Coisa estranha essa tal raiva

Coisa estranha essa tal raiva, que toma conta do peito da gente de vez em quando. Sai sem pedir permissão e nem imagino como tenha entrado… É estranho abrir os olhos, estes que vivem pro lado de dentro de mim e ver que eles me mostram um mundo secreto a ser desvendado em mim mesma. Começo a entender São Paulo ao dizer “faço o mal que não quero e esqueço o bem que quero…”.

São 19:30 e o vôo para São Paulo está uma hora atrasado, porque uma moça pediu que um rapaz se sentasse enquanto a aeronave pousava no aeroporto de Brasília e o rapaz, completamente em “crise consigo mesmo” e, pior ainda, com os outros, se ofendeu e agrediu a moça… O namorado da moça entrou na história e os dois se perderam nas ofensas e imediatamente estavam em suas próprias casas, acostumados a discutir assim… Não sentiram constrangimento nenhum… Só a polícia federal apartou a briga… Fiquei sentada em meu banco assustada com a movimentação e ao mesmo tempo pensativa…

Naquele momento eu lia um livro sobre cura dos traumas emocionais. Dessas coincidências divinas. Pude ver as crianças dentro daqueles jovens se atracarem, sem limites de um pai ou uma mãe ali por perto. A referência do respeito bíblico pelos pais se perpetua nas mínimas coisas que fazemos, nas menores reações, que por menores que sejam podem acarretar grandes confusões…

Esse menino que trazemos no peito precisa de afeto, contenção, abraço e voz firme. É um perigo trazermos esta criança sem a atenção divina que o Senhor nos chama a viver. Em cada atitude esta criança fala e nela está a responsabilidade de vermos o Pai ou não… É a criança interior que decide, que guia, que manda e desmanda se não damos atenção e amadurecimento em Deus para ela. E se for uma atenção egocêntrica, o perigo é maior ainda.

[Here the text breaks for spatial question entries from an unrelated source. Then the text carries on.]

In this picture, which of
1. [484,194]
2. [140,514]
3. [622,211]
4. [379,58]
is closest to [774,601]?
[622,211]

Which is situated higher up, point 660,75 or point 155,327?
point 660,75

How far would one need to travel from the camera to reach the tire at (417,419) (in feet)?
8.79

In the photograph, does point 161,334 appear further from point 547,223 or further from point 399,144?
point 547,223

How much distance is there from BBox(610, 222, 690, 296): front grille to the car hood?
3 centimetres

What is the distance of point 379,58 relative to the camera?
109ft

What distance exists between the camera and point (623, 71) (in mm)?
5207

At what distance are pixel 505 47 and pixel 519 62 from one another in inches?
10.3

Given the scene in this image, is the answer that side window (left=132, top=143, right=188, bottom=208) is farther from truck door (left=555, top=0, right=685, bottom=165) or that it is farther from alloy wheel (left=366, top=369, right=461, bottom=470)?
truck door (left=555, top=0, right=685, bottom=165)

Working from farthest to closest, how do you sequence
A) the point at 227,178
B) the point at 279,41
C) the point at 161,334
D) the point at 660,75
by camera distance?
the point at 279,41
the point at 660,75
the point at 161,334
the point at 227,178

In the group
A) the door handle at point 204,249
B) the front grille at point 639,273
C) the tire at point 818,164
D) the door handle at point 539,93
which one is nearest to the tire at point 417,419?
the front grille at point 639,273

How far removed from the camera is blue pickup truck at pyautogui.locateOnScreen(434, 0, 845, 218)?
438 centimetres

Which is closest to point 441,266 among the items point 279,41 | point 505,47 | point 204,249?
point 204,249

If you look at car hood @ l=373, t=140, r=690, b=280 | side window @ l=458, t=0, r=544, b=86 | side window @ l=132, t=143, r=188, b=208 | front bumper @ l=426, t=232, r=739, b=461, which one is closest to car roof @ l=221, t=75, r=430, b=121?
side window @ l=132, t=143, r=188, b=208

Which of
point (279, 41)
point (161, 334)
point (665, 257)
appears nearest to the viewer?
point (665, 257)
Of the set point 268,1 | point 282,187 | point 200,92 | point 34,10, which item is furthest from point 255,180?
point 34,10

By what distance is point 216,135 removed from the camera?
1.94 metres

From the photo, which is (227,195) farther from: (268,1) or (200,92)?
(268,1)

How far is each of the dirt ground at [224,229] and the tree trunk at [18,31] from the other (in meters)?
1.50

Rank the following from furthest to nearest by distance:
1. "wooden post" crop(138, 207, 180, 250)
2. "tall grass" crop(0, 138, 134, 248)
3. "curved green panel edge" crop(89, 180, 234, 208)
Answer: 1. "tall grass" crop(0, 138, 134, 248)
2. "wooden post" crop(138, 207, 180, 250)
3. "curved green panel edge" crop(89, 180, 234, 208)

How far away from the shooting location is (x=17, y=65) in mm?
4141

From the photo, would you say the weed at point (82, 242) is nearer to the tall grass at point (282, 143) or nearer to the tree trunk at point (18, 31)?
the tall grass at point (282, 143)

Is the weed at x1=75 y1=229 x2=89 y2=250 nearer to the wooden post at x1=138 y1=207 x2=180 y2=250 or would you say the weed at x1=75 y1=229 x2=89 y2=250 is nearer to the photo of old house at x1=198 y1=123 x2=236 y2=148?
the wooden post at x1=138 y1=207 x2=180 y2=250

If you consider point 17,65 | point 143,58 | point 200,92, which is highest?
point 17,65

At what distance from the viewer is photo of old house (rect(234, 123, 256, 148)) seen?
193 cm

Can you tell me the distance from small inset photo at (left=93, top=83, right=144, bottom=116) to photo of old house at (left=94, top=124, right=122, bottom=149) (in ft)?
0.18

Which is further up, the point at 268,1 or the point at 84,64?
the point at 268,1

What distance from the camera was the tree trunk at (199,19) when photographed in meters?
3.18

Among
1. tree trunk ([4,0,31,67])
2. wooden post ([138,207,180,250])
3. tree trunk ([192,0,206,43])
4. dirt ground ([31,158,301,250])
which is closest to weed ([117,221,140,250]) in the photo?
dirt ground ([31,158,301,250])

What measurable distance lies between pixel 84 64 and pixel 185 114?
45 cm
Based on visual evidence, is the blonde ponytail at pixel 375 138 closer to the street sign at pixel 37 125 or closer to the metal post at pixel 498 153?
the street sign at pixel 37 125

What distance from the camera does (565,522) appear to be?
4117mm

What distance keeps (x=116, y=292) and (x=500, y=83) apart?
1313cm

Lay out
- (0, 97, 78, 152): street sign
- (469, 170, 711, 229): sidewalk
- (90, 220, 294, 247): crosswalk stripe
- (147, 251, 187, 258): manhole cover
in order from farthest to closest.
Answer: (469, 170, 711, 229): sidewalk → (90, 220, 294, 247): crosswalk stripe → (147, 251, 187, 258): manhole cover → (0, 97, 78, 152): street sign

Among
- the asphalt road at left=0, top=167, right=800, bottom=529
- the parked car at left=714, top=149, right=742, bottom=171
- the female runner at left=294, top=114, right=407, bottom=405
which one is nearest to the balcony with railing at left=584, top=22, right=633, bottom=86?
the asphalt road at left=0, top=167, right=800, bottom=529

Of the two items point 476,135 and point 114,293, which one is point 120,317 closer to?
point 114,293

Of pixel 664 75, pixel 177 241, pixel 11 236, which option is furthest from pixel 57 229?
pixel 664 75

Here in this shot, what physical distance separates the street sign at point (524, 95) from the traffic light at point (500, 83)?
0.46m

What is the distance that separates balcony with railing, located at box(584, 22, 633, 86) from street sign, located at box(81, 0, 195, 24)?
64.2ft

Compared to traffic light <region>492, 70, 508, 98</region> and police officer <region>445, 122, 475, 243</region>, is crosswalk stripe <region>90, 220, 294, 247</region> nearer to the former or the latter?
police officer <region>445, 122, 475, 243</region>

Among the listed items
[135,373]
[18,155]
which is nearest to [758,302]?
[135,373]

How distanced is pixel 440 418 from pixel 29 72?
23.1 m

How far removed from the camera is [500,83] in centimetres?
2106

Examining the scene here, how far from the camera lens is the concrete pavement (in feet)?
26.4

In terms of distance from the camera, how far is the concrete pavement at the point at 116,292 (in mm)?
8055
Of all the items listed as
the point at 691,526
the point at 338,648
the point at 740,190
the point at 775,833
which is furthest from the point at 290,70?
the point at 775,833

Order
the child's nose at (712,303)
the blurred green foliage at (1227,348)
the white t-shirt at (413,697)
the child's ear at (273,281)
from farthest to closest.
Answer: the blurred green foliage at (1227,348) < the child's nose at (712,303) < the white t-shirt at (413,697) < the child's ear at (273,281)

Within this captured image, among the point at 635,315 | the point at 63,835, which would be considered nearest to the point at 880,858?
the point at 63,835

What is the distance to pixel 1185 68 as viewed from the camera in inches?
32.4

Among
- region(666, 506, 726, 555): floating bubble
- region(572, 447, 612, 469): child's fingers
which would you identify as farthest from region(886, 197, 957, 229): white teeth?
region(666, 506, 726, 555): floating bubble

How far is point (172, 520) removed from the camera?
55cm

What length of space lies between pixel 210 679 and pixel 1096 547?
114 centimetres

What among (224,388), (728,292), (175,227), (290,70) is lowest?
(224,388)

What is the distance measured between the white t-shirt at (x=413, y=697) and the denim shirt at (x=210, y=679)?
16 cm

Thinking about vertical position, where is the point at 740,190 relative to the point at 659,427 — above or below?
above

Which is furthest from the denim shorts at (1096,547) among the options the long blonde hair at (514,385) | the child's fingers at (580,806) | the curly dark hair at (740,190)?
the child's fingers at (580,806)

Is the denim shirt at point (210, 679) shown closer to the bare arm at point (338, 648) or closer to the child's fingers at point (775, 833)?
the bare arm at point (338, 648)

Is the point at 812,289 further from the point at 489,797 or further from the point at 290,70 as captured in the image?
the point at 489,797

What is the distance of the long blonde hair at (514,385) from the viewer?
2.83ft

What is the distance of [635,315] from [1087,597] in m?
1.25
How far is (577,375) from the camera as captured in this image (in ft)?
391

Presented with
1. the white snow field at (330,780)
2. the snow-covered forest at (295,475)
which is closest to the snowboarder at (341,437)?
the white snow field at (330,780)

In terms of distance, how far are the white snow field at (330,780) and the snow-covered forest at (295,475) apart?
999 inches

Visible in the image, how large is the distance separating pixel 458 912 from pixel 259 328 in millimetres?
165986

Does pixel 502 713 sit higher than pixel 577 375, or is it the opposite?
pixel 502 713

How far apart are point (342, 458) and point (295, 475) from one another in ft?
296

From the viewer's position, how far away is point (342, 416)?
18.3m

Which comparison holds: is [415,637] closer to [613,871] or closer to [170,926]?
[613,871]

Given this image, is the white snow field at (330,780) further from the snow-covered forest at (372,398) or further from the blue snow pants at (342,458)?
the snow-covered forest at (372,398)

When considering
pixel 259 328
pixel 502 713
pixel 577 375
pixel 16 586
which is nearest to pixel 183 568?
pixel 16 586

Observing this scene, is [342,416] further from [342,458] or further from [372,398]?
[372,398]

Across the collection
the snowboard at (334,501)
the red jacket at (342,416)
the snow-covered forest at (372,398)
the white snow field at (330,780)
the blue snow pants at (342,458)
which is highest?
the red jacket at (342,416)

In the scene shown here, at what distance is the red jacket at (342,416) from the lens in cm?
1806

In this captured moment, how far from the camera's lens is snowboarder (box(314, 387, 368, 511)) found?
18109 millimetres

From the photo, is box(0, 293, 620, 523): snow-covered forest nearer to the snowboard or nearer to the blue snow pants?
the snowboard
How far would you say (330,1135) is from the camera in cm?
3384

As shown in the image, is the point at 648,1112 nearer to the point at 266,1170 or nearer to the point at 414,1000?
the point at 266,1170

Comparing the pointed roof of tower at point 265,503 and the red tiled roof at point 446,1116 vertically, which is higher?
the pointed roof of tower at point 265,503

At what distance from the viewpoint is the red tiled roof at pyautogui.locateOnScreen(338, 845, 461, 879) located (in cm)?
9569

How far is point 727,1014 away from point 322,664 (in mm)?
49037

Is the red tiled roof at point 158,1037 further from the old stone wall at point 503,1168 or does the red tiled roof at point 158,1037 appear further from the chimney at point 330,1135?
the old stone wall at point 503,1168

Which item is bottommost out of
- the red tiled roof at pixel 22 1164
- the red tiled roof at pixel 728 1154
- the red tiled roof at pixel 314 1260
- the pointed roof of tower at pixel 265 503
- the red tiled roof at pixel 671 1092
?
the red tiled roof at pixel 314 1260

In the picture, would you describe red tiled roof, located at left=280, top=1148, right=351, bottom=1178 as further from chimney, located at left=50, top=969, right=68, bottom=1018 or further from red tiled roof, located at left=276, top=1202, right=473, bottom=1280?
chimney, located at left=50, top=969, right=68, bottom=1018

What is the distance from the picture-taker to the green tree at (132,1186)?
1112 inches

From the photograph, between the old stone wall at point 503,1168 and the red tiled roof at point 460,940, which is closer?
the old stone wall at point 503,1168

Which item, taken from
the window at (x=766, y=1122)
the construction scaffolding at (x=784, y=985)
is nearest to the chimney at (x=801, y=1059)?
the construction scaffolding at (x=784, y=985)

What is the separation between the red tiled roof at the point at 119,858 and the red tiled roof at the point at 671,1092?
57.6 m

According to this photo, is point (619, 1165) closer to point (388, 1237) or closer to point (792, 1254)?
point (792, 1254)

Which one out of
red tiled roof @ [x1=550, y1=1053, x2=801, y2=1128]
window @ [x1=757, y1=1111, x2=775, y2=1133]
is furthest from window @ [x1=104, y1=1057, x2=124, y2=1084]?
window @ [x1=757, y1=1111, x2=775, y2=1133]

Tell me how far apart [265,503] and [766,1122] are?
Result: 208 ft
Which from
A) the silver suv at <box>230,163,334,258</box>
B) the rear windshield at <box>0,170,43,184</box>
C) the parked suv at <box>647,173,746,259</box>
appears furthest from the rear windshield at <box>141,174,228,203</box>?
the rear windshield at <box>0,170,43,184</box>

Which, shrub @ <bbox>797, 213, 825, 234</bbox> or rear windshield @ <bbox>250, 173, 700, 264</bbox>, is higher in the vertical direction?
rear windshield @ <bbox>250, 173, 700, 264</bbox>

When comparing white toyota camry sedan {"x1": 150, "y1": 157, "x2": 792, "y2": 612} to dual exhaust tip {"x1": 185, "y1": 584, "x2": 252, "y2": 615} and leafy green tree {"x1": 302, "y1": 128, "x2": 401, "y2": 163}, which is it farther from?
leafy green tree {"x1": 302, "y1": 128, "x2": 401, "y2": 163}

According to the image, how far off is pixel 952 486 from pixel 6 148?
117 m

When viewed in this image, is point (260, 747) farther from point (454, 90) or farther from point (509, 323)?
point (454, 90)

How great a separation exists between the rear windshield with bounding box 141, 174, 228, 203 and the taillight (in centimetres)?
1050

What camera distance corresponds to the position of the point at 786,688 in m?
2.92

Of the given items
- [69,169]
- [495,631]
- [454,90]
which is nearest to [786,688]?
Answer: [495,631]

Uma criança ferida por correções mal feitas por seus pais, carrega em sua face de jovem um semblante de indefinição, uma atitude sem términos bem sucedidos, uma fase interminada e aberta, onde cada pessoa que espontânea e acidentalmente toca essa abertura pode receber uma resposta desregrada, regada de insegurança e medo, não estando de maneira nenhuma longe da agressividade compulsiva em prol de sua própria defesa.

Aí entra o poder curador de Deus, não com varinhas de condão mudando toda a realidade de uma só vez, sem respeitar a natureza que ele mesmo criou. Deus entra com sua graça capacitando o mesmo jovem a querer a Deus. Querer ser modificado, querer ser curado, para isso é preciso conhecer-se com coragem, pois é um caminho sem volta e sem atalhos. Só compreende onde habita o socorro de Deus quem se habilita a conhecer suas próprias limitações e chega no ponto crucial onde só Deus pode continuar a obra de restauração. Deus age sobre a liberdade do homem. E precisa que o próprio homem se queira bem, ao mínimo em sua humanidade.

Em qualquer momento da vida estamos a mercê de coisas que vão tocar nossos ciclos incompletos de formação, nossas inseguranças mais disfarçadas e por isso mais explicitas. Quanto mais tentamos esconder uma fragilidade aí é que ela se apresenta mais; pois uma característica clássica no esconderijo, na escuridão, nas trevas, é o medo… Esse é visível.

Aí está Deus, em seu amor, sua misericórdia. Contemos com ele! Sempre!